Instructions to follow → Put the lines of the listing, from the line with "If comparing the" up to and including the line with "18775 centimetres", into a Markdown table with the columns Row and Line, numbering each row and leaving out blank lines.

Dataset →
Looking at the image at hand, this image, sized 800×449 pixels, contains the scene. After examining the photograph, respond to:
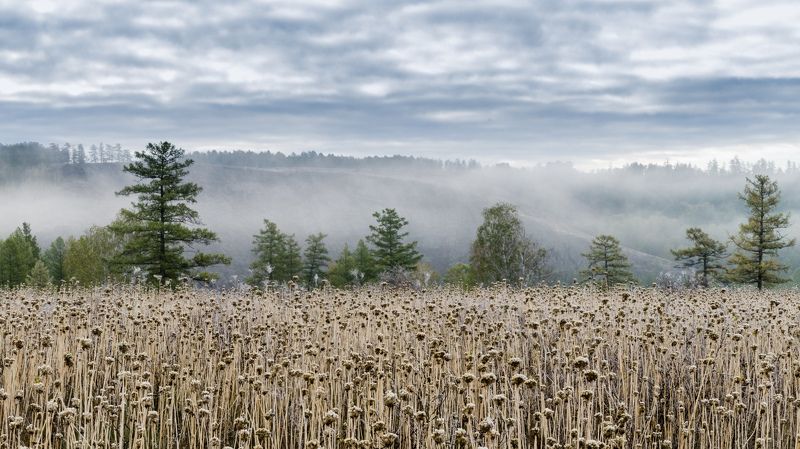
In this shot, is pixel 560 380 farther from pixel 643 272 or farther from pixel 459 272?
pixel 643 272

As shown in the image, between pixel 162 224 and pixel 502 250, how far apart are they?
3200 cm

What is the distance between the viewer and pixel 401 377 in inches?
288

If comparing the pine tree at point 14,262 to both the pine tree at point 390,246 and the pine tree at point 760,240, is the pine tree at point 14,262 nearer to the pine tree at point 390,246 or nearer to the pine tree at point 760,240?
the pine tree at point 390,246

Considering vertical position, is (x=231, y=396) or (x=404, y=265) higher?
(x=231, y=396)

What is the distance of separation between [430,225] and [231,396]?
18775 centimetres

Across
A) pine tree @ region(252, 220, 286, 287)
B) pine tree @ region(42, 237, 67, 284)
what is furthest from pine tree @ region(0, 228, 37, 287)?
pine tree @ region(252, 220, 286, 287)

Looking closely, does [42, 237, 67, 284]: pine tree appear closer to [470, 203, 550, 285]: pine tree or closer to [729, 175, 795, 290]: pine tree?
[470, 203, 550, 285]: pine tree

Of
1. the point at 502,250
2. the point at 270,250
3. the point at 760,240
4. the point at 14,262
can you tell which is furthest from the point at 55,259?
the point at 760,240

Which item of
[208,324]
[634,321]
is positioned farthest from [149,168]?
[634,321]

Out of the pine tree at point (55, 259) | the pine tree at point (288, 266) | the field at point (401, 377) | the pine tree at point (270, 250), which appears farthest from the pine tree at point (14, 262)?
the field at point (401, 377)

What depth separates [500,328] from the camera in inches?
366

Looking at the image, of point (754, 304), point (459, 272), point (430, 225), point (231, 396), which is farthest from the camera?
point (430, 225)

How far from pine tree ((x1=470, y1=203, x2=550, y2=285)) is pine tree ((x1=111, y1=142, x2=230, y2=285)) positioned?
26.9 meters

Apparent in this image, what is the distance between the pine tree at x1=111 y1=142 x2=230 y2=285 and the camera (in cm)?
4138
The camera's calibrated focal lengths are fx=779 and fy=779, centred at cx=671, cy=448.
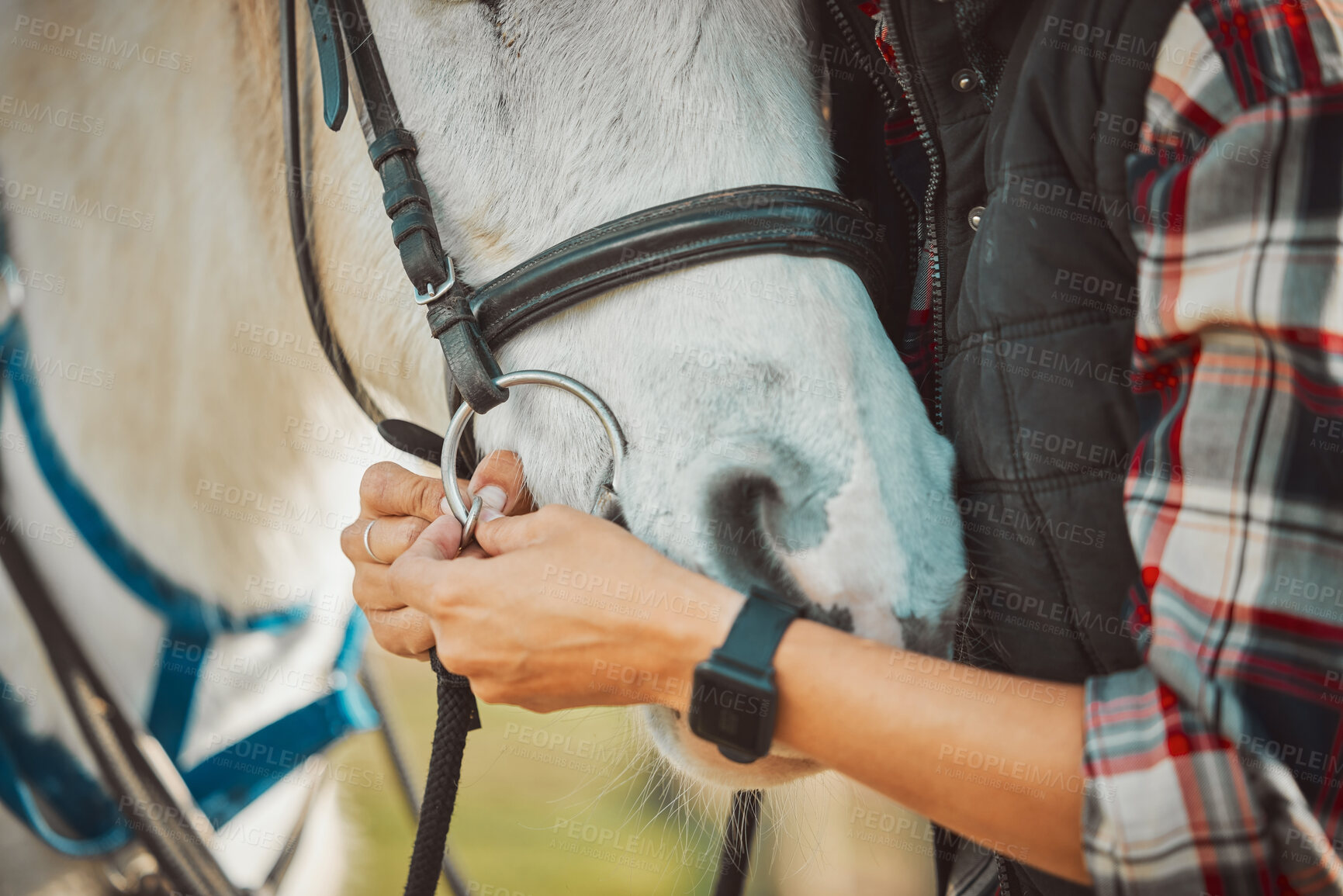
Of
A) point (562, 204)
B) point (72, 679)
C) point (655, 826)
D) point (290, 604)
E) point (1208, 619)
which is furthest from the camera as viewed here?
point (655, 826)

...

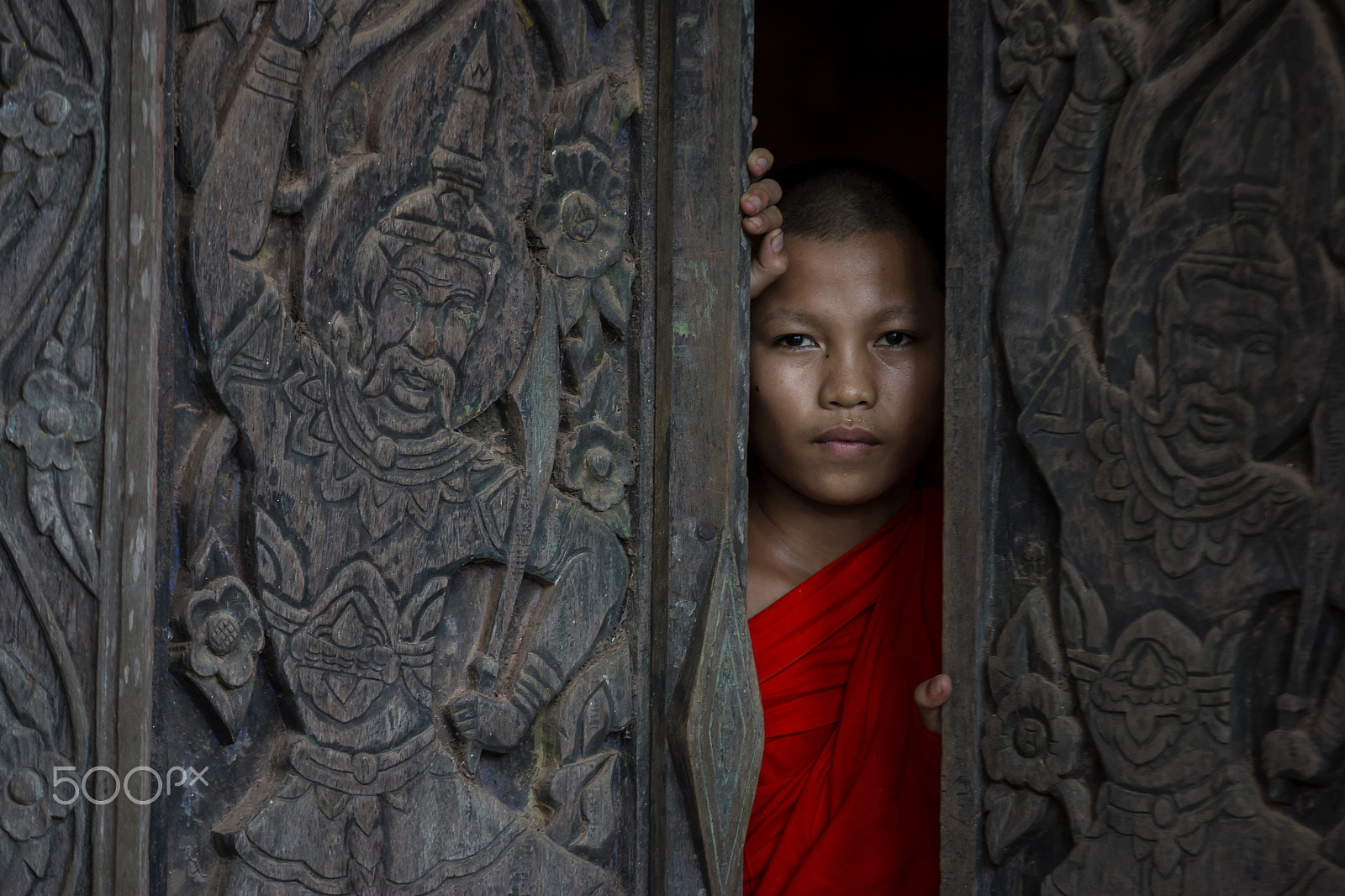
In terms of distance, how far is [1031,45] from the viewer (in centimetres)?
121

Response to the task →
| Row | Line |
|---|---|
| 1 | If comparing the pine tree at point 14,262 to both the pine tree at point 390,246 and the pine tree at point 760,240, is the pine tree at point 14,262 nearer to the pine tree at point 390,246 or nearer to the pine tree at point 760,240? |
| 2 | the pine tree at point 390,246 |
| 3 | Considering vertical position, is (x=231, y=396) or (x=404, y=265) higher? |
| 4 | (x=231, y=396) |
| 5 | What is the distance of separation between [430,225] and [231,396]? |
| 6 | 18775 centimetres |